O diagnóstico de que a construção civil vive uma transformação impulsionada por novas tecnologias, automação de processos e soluções voltadas à sustentabilidade foi compartilhado por lideranças empresariais, pesquisadores e representantes de instituições de ensino e inovação durante o evento “Construção do Futuro: Manufatura Aditiva e Novas Tecnologias”, realizado nesta segunda-feira 15, na Casa da Indústria, em Natal.
Promovido pelo Sindicato da Indústria da Construção Civil do Rio Grande do Norte (Sinduscon-RN) e pelo Serviço Nacional de Aprendizagem Industrial (Senai-RN), o encontro reuniu especialistas para discutir os impactos da digitalização, da industrialização dos canteiros de obras e da chamada manufatura aditiva — tecnologia que permite a impressão 3D de componentes e até de edificações inteiras.

Na abertura do evento, o presidente da Federação das Indústrias do Estado do Rio Grande do Norte (Fiern) e do Conselho Regional do Senai-RN, Roberto Serquiz, afirmou que o setor vive uma mudança estrutural que vai além da incorporação de novas ferramentas tecnológicas.
“A construção civil vive uma revolução tecnológica”, afirmou. Segundo ele, as transformações exigem novas formas de projetar, construir e atuar no mercado. “O avanço não é apenas tecnológico.

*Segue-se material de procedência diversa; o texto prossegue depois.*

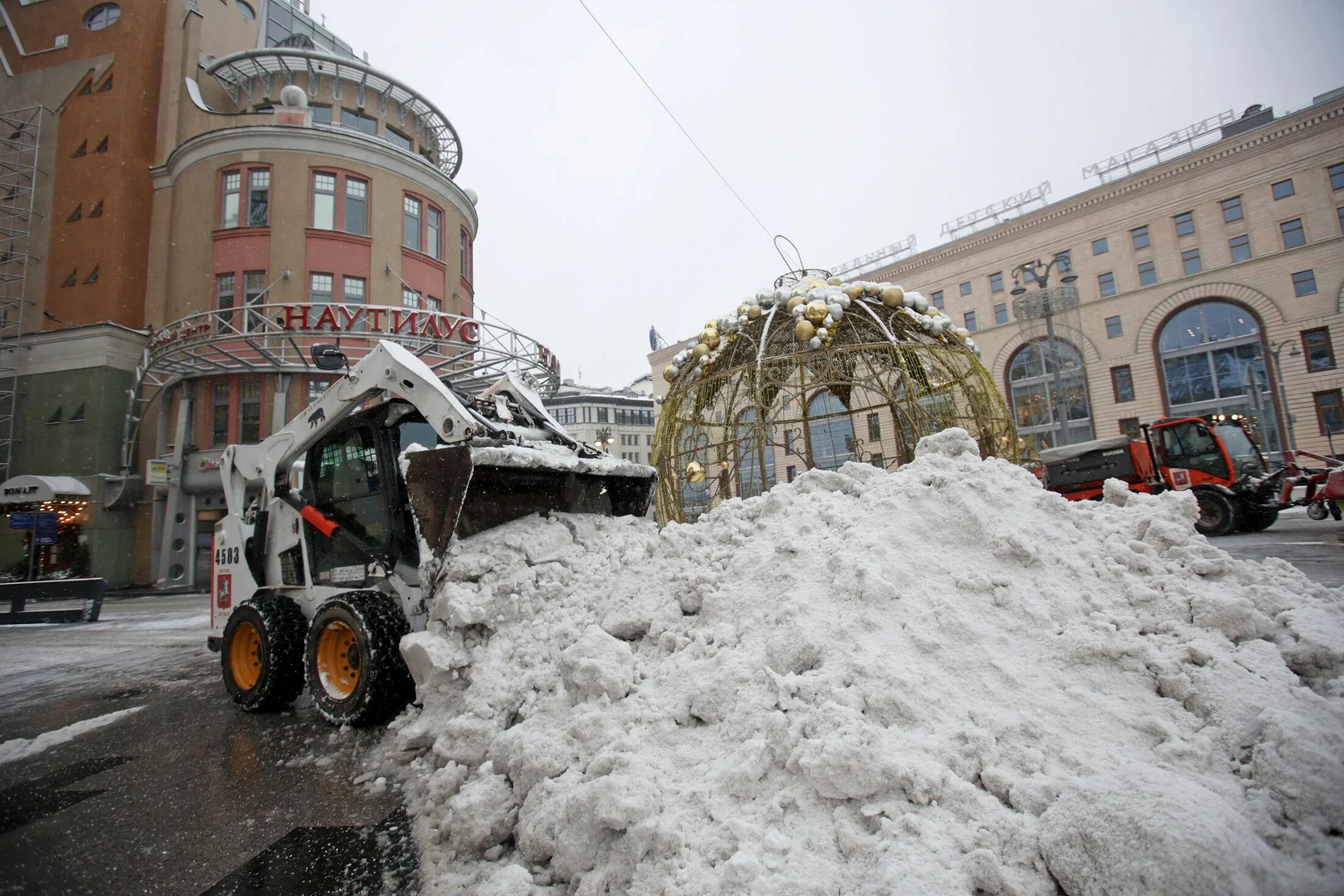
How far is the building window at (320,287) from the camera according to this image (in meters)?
18.1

O futuro da construção civil será resultado de talento, conhecimento e inovação”, acrescentou.
Serquiz destacou ainda o papel do Senai na formação profissional necessária para atender às novas demandas da indústria, especialmente em áreas relacionadas à competitividade e à sustentabilidade.
O debate ocorre em um momento de profundas mudanças no setor. Em diferentes mercados, empresas vêm incorporando inteligência artificial, modelagem digital, automação industrial, sistemas construtivos modulares e impressão 3D para reduzir custos, diminuir desperdícios e aumentar a produtividade das obras.

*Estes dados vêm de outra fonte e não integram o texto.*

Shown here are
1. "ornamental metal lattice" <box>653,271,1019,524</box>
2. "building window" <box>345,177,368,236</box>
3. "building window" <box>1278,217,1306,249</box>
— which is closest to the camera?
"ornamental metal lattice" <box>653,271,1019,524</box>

A programação teve como um dos destaques a palestra do professor Rafael Pileggi, da Escola Politécnica da Universidade de São Paulo (USP). Referência internacional em pesquisas relacionadas à microestrutura de materiais cimentícios, reologia e construção industrializada, o pesquisador apresentou avanços na aplicação da manufatura aditiva à construção civil.
Os estudos coordenados por Pileggi envolvem o desenvolvimento de concretos imprimíveis, processos automatizados de construção e tecnologias voltadas à redução das emissões de carbono, tema cada vez mais presente nas agendas da indústria global.
Durante o evento, também foi anunciado que está em fase final de formalização um acordo de cooperação técnica entre o Senai-RN, por meio do Instituto Senai de Inovação em Energias Renováveis (ISI-ER), a USP e a Universidade Federal do Rio Grande do Norte (UFRN).
A iniciativa pretende integrar esforços em ciência, tecnologia e inovação para o desenvolvimento de pesquisas nas áreas de energia, materiais avançados e sustentabilidade aplicadas à construção civil. Segundo o diretor do Senai-RN e do ISI-ER, Rodrigo Mello, a parceria funcionará como uma plataforma permanente para acelerar a transferência de conhecimento entre universidades, centros de pesquisa e empresas.
A proposta é criar um ambiente colaborativo capaz de desenvolver soluções tecnológicas e formar profissionais preparados para atuar em novos modelos produtivos.
“As novas tecnologias são consequentes da necessidade do aumento de produtividade na indústria da construção civil e da dificuldade de contratação de profissionais qualificados. Existem diversos novos métodos construtivos e eles exigem novos conhecimentos de quem atua ou quer atuar no setor”, afirmou.
A visão foi compartilhada pelo presidente do Sinduscon-RN, Sérgio Azevedo. Para ele, inovação, produtividade e sustentabilidade deixaram de ser diferenciais competitivos e passaram a representar requisitos para a permanência das empresas no mercado.
“A gente entende que as empresas que não enxergarem que a inovação é uma questão de sobrevivência provavelmente não estarão no futuro, contribuindo, fazendo parte da sociedade”, disse.